This idea that fans are an amorphous mass and that culture is something that happens to all of them in the same way can be traced back to Theodor Adorno, whose 1938 essay, cited in the New York Times’s coverage of Beatlemania, described fans at live music performances as empty vessels: “Their ecstasy is without content.” Adorno’s work has been the starting point for the past 70 years of pop culture analysis, perhaps right up until the 1990s when cultural historian Daniel Cavicchi spent three years interviewing Bruce Springsteen fans about where their love of Bruce had come from and how it had coloured their lives for his book Tramps Like Us. At the time it was still up for serious debate whether the adoration of a pop star turned a person into an idiot. The cultural anxiety around popular culture then – which has relaxed now, even if it hasn’t totally disappeared – was that it was a homogenising force that turned every participant into a mindless consumer. But in speaking to hundreds of fans, Cavicchi found something different. These people were exploiting the ultra-popular things they loved in order to become more completely themselves. “Springsteen fans… do not indicate that popular culture is shaping their identity but rather that they are shaping their identity with popular culture,” he wrote.

What many commentators couldn’t – or wouldn’t – see was that fans have not just passively enjoyed or loudly desired the objects of their fandom. They’ve also edited them and recirculated them and used them as the inspiration for a range of creative works on and offline. The art, the stories, the fan fiction and the in-jokes are as much a part of what it means to be a fan as staking out an airport or memorising dozens of songs. Fans transform their own image by playing with expectations and flouting the rules; dress themselves up in the spirit of Harry Styles – indulging in elaborate cosplay – as an expression of devotion that is also a prolonged creative exercise. When Styles started wearing blouses and pearls and high-waisted trousers, so did they. They bought old-school rocker platform boots or knitted their own sweaters in the styles of his expensive, designer ones and expressed their fandom through aesthetic iteration.

Beatles fans in New York, 1964. Photograph: Mirrorpix/Getty Images

There’s something else the critics didn’t realise: fan girls are funny. In 1964, a group of girls in Encino, California, founded an organisation they called Beatlesaniacs Ltd. It was advertised as “group therapy” and offered “withdrawal literature” for fans of the Beatles who felt that their emotions had got out of hand. In a 1964 issue of Life magazine, the group is covered credulously. (The spread on Beatlemania features a full-page image of a girl kneeling on the ground, grass clenched in her hand, tears streaming down her face – whether or not she was actually thinking, “Ringo! Ringo walked on this grass!”, that is how the photo is captioned.) The club is mentioned in a small sidebar, entitled “How to Kick the Beatle Habit”. “What Beatlesaniacs Ltd offers is group therapy and withdrawal literature,” it reads. “Its membership card immediately identifies the bearer as someone who needs help.”

The club was obviously a joke.
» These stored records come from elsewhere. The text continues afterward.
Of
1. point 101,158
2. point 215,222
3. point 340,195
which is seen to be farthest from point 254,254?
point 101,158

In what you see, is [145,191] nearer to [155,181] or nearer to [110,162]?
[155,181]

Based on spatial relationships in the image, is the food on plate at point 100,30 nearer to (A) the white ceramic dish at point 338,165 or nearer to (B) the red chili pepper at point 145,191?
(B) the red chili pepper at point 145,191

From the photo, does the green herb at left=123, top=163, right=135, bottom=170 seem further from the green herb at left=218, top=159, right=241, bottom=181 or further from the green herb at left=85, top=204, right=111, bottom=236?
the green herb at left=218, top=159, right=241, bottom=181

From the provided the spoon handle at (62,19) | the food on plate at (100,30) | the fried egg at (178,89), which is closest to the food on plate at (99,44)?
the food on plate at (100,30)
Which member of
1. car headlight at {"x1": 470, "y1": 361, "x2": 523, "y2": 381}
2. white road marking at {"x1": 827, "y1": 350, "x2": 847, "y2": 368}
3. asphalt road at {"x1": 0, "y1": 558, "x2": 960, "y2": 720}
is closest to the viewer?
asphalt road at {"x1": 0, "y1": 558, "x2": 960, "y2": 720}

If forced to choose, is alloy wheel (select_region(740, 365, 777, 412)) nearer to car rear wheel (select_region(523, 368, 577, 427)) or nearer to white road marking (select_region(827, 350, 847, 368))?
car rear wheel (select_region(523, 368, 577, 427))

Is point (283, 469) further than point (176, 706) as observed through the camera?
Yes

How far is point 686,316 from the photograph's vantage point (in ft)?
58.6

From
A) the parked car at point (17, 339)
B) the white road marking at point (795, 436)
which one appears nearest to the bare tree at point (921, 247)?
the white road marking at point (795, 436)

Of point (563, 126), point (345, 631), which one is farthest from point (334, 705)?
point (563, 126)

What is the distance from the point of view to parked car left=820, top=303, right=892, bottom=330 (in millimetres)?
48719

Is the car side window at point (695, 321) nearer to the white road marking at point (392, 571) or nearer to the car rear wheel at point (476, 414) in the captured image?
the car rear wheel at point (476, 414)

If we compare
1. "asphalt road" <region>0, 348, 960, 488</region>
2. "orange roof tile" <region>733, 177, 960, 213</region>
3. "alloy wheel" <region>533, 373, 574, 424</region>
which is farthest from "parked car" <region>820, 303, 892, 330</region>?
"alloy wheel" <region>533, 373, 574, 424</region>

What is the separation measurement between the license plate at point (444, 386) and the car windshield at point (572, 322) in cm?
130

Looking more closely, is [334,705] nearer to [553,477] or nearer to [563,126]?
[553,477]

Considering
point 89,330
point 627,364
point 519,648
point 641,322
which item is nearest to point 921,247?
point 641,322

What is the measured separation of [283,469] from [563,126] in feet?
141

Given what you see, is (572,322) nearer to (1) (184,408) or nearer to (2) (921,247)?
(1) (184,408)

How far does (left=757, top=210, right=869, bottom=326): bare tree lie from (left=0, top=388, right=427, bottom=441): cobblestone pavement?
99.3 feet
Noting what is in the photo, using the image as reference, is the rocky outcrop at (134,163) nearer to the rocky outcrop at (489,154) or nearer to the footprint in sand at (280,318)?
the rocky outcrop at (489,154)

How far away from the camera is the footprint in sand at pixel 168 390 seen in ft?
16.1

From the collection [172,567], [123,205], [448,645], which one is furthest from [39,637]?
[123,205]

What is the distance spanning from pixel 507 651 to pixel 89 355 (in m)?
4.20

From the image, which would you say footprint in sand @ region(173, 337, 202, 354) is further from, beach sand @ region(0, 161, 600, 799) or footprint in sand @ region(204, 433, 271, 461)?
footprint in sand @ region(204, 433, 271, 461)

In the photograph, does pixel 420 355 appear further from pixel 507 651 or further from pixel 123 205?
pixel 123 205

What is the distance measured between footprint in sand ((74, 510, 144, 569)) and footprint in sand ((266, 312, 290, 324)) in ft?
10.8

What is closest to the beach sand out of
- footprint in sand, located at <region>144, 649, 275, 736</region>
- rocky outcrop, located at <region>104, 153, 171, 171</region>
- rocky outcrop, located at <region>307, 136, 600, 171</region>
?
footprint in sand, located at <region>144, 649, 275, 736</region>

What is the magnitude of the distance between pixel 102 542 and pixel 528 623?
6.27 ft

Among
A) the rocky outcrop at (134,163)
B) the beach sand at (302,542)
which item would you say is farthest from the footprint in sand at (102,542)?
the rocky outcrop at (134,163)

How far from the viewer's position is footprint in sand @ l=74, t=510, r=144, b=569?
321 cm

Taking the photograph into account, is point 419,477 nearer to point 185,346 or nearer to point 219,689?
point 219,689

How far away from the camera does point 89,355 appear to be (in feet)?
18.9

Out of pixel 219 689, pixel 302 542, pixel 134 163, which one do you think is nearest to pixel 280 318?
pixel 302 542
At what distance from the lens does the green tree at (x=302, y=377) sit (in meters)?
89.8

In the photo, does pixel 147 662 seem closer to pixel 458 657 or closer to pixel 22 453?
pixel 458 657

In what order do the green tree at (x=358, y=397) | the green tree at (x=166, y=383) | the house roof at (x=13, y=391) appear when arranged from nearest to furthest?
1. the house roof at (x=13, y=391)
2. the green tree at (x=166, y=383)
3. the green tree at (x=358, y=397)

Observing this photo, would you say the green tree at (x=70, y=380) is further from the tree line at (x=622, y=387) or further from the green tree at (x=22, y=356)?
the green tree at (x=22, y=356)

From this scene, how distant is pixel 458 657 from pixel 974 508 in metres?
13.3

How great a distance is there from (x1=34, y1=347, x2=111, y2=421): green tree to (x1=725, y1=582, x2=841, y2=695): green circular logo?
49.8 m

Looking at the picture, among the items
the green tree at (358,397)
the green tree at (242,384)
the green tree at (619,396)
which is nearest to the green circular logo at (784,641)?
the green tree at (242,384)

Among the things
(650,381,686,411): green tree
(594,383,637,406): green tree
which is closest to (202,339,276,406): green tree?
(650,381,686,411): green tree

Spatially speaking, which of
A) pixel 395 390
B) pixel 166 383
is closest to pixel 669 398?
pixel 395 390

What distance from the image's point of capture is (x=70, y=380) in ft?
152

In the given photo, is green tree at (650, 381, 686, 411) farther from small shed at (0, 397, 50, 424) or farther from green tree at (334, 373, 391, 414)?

Its rules included such items as “Do not mention the word Beatles (or beetles)”, “Do not mention the word England”. But nobody is primed to see self-critique or sarcasm in fans. Seeing them toy with their own image or recognise their own condition contradicts the popular image that has circulated for the past 100 or so years.

Take the story of the shrine to Harry Styles’s vomit. The facts are these: in October 2014, Styles went to a party at the British pop singer Lily Allen’s house in Los Angeles. The next morning, riding in a chauffeured Audi, in his gym clothes, on the way back from “a very long hike”, he requested that the driver pull over. On the side of the 101 freeway, just outside Calabasas, he threw up near a metal barrier, looked up and locked eyes with a camera.

Harry Styles pictured with fans in 2013. Photograph: Ian Gavan/Getty Images for Sony Pictures

The day they were taken, the photos circulated in tabloids and online, and a few hours later, a Los Angeles-based 18-year-old named Gabrielle Kopera set out to find the spot and label it for posterity. She taped a piece of posterboard to the barrier: “Harry Styles threw-up here 10-12-14,” she wrote in big letters. The grainy photo she posted first to her own Instagram circled the globe. It is referenced in articles about “the moment Harry Styles knew he’d made it”, which was supposedly the moment someone told him his vomit had been scooped off the ground and was up for sale on eBay.

At the time she took the shot, Kopera was bored: she didn’t have the money for a four-year university course so she’d stayed home to work and to study at a local community college while most of her friends moved away. Being a fan of Styles and One Direction made her feel as if she had something to do that wasn’t a chore.

She was surprised and confused by the way her photo was covered in the media, as if it was something more bizarre than a comedy routine she was performing, primarily with herself as the audience. “It was more a joke about my life than his,” she told me.


By the end of One Direction, the media’s treatment of the band’s music and its fans had changed significantly. In part, this was because of a rise in the estimation of pop music among critics and a new focus among content makers on women’s websites for celebrating almost everything any girl did as “inspiring” and “empowering”. Guilty pleasures were to be enjoyed, not insulted, and it was rude to call them guilty pleasures at all. It is inappropriate now to make fun of girls for screaming or boybands for existing or anybody for liking anything.

You could argue Harry Styles helped drive this cultural change when he appeared in spring 2017 on the cover of Rolling Stone, interviewed by the music journalist and Almost Famous writer-director Cameron Crowe. “Who’s to say that young girls who like pop music – short for popular, right? – have worse musical taste than a 30-year-old hipster guy? That’s not up to you to say,” he told Crowe. “Young girls like the Beatles. You gonna tell me they’re not serious? How can you say young girls don’t get it? They’re our future. Our future doctors, lawyers, mothers, presidents, they kind of keep the world going.” He really went for it. “Teenage-girl fans – they don’t lie. If they like you, they’re there. They don’t act ‘too cool’. They like you and they tell you. Which is sick.”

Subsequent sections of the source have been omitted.